--- EXERCISE OBJECTIVE ---
Reproduce verbatim every line from the one containing "How far from the viewer" through the last of the lines below, including both ends.

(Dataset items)
------------------------------------------------

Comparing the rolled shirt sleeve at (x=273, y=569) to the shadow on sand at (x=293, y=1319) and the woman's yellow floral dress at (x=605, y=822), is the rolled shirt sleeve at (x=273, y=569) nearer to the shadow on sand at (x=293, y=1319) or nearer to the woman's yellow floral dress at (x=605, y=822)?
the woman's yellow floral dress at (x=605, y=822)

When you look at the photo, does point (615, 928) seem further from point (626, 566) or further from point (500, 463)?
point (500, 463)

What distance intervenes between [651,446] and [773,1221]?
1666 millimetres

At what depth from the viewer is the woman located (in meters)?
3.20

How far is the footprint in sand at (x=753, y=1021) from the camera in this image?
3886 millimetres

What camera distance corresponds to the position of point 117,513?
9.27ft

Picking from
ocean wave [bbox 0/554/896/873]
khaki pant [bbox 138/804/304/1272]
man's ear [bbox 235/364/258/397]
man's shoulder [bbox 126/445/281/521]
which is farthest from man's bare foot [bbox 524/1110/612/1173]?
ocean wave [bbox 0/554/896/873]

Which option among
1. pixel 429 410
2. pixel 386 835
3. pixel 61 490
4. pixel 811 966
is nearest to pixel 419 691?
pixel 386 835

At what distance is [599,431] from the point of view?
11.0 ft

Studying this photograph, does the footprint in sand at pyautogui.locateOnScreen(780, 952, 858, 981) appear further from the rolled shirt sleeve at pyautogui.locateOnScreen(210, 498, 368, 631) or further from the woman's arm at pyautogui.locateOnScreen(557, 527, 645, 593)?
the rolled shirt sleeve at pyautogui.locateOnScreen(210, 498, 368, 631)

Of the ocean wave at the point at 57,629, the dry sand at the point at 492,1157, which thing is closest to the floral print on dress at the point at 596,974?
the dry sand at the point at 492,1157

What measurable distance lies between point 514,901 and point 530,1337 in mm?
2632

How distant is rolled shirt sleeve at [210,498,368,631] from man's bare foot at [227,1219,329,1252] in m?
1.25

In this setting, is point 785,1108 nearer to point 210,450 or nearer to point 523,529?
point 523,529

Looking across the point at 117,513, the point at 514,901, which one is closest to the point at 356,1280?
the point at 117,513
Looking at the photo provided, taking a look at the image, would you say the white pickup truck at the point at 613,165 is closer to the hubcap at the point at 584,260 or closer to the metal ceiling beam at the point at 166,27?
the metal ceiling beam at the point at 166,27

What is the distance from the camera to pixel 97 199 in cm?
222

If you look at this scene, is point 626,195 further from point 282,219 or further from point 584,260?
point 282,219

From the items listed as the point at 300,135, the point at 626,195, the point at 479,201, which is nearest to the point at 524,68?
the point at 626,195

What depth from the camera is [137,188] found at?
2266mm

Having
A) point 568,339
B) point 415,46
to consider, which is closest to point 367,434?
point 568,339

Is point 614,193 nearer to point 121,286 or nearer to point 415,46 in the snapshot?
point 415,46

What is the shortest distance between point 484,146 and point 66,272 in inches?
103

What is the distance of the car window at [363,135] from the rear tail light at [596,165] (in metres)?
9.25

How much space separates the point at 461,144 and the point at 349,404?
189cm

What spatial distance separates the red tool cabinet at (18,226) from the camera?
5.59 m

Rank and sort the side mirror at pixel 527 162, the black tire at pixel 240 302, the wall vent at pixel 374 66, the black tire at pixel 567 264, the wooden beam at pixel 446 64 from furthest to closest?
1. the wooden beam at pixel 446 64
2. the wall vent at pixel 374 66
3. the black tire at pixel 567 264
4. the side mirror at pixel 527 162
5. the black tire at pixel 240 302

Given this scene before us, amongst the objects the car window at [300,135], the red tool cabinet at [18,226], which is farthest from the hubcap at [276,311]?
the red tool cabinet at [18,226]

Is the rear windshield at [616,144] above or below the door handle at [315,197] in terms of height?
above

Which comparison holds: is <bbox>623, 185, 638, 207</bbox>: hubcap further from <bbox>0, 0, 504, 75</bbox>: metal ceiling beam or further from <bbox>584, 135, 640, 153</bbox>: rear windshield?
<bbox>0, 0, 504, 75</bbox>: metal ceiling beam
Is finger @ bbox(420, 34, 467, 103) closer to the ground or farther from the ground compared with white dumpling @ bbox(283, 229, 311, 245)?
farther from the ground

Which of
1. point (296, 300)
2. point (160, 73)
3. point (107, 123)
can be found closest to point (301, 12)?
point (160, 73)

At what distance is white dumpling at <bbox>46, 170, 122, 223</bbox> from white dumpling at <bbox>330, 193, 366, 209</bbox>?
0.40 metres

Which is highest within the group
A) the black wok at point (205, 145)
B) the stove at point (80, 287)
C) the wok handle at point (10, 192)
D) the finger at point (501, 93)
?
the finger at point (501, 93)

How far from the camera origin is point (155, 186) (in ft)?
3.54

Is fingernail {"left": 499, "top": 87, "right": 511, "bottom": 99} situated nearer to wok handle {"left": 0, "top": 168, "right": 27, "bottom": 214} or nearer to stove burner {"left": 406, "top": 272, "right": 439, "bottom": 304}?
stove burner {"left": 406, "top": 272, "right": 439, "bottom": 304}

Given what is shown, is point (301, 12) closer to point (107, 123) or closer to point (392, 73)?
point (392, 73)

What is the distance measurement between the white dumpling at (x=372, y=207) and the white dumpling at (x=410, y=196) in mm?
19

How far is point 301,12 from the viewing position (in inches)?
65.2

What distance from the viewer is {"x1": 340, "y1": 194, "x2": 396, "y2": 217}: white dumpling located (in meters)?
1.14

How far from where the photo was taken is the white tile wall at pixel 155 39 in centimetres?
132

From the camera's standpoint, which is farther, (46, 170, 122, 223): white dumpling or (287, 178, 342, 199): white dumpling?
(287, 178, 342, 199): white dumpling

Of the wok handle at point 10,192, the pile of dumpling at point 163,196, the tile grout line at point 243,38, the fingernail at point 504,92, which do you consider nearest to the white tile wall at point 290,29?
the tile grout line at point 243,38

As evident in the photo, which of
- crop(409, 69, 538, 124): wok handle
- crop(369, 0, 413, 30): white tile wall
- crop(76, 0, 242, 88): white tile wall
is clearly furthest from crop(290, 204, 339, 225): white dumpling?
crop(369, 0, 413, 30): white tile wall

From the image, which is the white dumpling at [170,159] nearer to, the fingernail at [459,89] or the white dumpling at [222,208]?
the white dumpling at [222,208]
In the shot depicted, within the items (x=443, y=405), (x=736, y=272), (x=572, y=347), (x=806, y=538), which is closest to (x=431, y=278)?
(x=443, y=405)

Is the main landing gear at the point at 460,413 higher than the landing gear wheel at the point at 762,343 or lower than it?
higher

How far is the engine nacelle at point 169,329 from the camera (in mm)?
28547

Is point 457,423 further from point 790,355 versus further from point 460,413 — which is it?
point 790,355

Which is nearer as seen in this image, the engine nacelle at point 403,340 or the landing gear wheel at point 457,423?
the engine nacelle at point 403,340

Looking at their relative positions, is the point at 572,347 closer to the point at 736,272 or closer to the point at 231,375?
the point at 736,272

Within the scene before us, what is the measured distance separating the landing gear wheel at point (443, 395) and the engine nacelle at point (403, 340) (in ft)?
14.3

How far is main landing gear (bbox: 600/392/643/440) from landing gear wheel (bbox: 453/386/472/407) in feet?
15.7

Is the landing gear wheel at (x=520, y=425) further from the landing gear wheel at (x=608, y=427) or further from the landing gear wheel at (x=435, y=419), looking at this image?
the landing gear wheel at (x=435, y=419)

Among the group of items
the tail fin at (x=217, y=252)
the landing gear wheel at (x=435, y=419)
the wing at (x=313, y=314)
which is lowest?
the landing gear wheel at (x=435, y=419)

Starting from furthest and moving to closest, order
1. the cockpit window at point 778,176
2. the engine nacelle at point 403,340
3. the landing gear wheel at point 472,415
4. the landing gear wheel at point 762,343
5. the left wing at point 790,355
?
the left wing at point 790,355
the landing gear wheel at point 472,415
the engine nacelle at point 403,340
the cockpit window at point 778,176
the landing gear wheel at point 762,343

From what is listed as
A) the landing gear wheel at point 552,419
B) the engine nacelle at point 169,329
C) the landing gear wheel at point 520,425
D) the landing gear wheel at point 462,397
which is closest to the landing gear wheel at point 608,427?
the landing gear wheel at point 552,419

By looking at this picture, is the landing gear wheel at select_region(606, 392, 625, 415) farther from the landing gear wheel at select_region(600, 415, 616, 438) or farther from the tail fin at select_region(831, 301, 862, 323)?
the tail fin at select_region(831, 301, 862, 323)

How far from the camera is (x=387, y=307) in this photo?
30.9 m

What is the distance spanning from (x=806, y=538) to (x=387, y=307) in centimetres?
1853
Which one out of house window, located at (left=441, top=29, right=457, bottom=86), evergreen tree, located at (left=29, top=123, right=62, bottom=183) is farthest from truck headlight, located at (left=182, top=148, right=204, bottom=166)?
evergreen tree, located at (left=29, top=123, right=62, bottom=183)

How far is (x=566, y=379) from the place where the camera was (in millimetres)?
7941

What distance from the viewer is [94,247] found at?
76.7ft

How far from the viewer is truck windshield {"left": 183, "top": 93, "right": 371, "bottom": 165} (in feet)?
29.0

------------------------------------------------

--- RESULT OF THIS EXERCISE ---
How far from the viewer is truck windshield {"left": 183, "top": 93, "right": 371, "bottom": 165} (in feet)?
29.0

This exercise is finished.